Repactuação gera ainda mais incertezas

Quase sete anos se passaram e os danos causados pelo desastre-crime das mineradoras Samarco, Vale e BHP seguem sem efetiva reparação.

Diversos acordos celebrados, como o Termo de Transação e Ajustamento de Conduta (TTAC), conhecido como “acordão”, firmado em março de 2016, que estabeleceu 42 programas de reparação e instituiu a criação da Fundação Renova; e o TAC Gov, homologado em agosto de 2018, para definir um sistema de governança que visava incluir as pessoas atingidas, jamais foram aplicados efetivamente.

Apesar das sucessivas denúncias das pessoas atingidas e da ATI da Cáritas MG, nunca houve qualquer punição pelos descumprimentos.

Nesse cenário, surge o processo de repactuação conduzido pelo Conselho Nacional de Justiça, o CNJ, cuja carta de premissas foi assinada em julho de 2021 e as rodadas de negociações acontecem desde setembro do mesmo ano. No entanto, apenas em março de 2022 os atingidos de Mariana foram informados de que seriam considerados no escopo desse processo, que, como nos dois acordos mencionados acima, segue sem participação efetiva das vítimas do rompimento.

Na mesa de negociação, em que se decide pontos fundamentais para as vidas das milhares de famílias atingidas, participam as empresas rés, o Poder Público, representantes da União e dos Estados de Minas Gerais e do Espírito Santo, além dos respectivos Ministérios Públicos e Defensorias Públicas. São muitas as incertezas, entre elas o que será definido sobre a destinação das terras de origem, o seguimento dos reassentamentos e como ficam os animais atingidos.

“13% das famílias atingidas mudaram de município”

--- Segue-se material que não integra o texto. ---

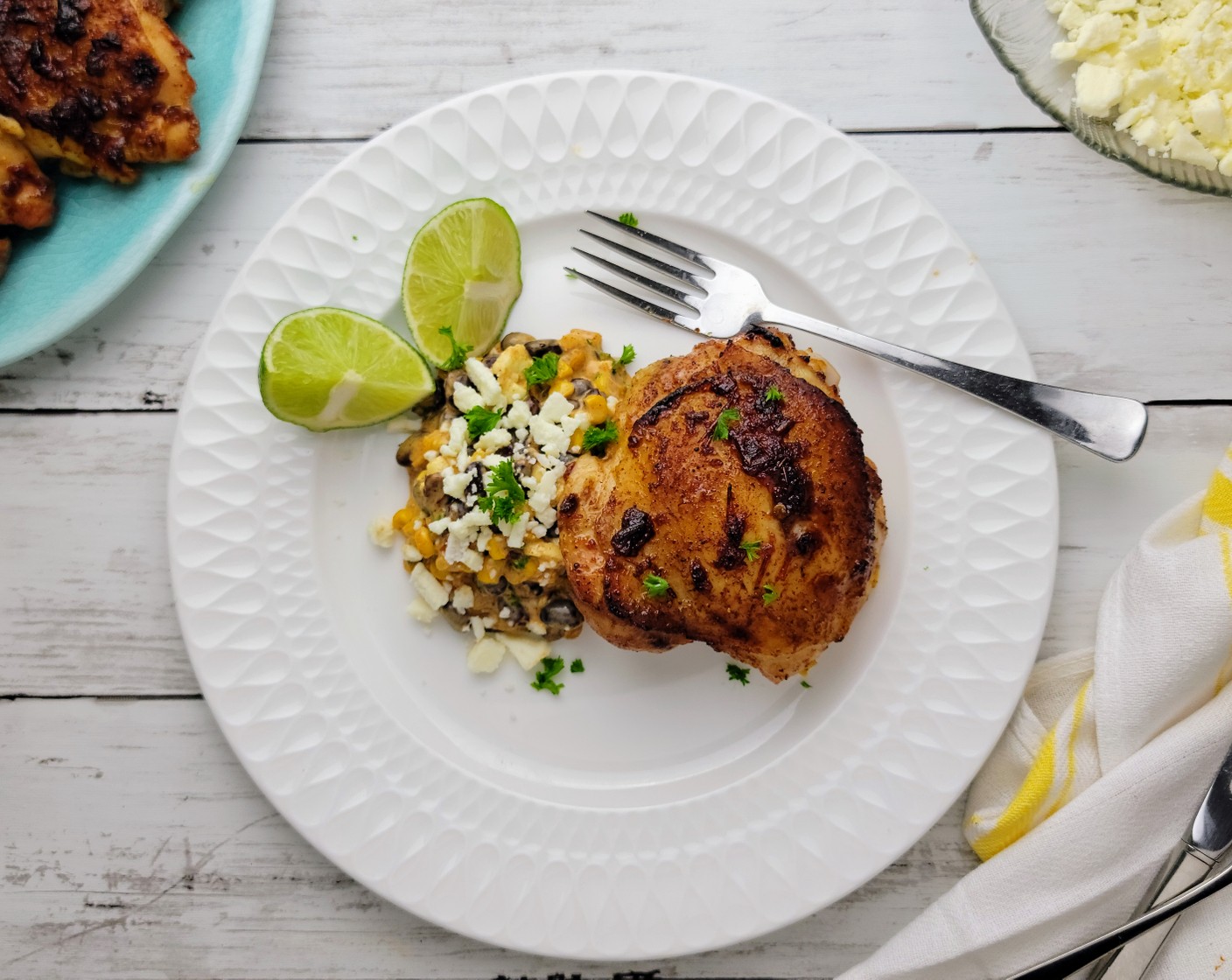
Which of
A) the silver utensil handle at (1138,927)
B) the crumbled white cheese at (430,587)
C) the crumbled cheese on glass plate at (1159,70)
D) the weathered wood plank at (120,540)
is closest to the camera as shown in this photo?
the silver utensil handle at (1138,927)

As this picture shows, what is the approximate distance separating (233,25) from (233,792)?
307 cm

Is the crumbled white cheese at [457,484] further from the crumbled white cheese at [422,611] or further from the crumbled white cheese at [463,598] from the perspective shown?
the crumbled white cheese at [422,611]

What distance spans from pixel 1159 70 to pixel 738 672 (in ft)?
9.10

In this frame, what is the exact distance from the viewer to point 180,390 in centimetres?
359

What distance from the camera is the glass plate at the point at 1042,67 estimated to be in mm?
3391

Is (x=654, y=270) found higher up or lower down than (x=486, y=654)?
higher up

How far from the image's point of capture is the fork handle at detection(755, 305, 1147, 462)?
128 inches

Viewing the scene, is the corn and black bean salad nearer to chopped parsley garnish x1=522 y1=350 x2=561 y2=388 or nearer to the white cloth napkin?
chopped parsley garnish x1=522 y1=350 x2=561 y2=388

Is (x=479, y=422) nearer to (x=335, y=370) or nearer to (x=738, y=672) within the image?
(x=335, y=370)

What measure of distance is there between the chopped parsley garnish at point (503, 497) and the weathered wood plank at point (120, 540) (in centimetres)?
149

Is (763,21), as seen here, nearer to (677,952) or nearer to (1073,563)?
(1073,563)

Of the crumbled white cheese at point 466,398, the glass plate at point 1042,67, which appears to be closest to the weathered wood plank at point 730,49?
the glass plate at point 1042,67

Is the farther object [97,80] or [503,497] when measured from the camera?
[97,80]

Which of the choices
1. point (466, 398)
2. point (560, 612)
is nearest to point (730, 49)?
point (466, 398)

Mirella Lino Sant’Ana conta sobre a conquista dos reassentamentos para as famílias que sofreram deslocamento compulsório. “A gente conquistou o reassentamento familiar, que nos deu o direito a ter um novo reassentamento, uma nova casa, em um local diferente daquele que foi atingido. É o caso da minha família, nós não vamos voltar para o imóvel que foi atingido lá em Ponte do Gama”.

A jovem destaca a conquista da não-permuta. “A gente também conquistou o direito de que, nas terras de origem atingidas aqui de Mariana, de Bento, de Paracatu ou da zona rural, as pessoas atingidas não perderiam o direito e o acesso em detrimento da indenização e do reassentamento. A empresa não iria comprar, digamos assim, as terras dos atingidos com uma indenização e com o novo reassentamento”.

No entanto, com o processo de repactuação em curso, sem a participação das pessoas atingidas, Mirella demonstra receio de retrocesso. “Foi um dos direitos mais difíceis de serem conquistados. Mas parece que está em perigo agora com o movimento da repactuação, principalmente para as pessoas de Bento e de Paracatu. Ali, toda a comunidade foi deslocada”.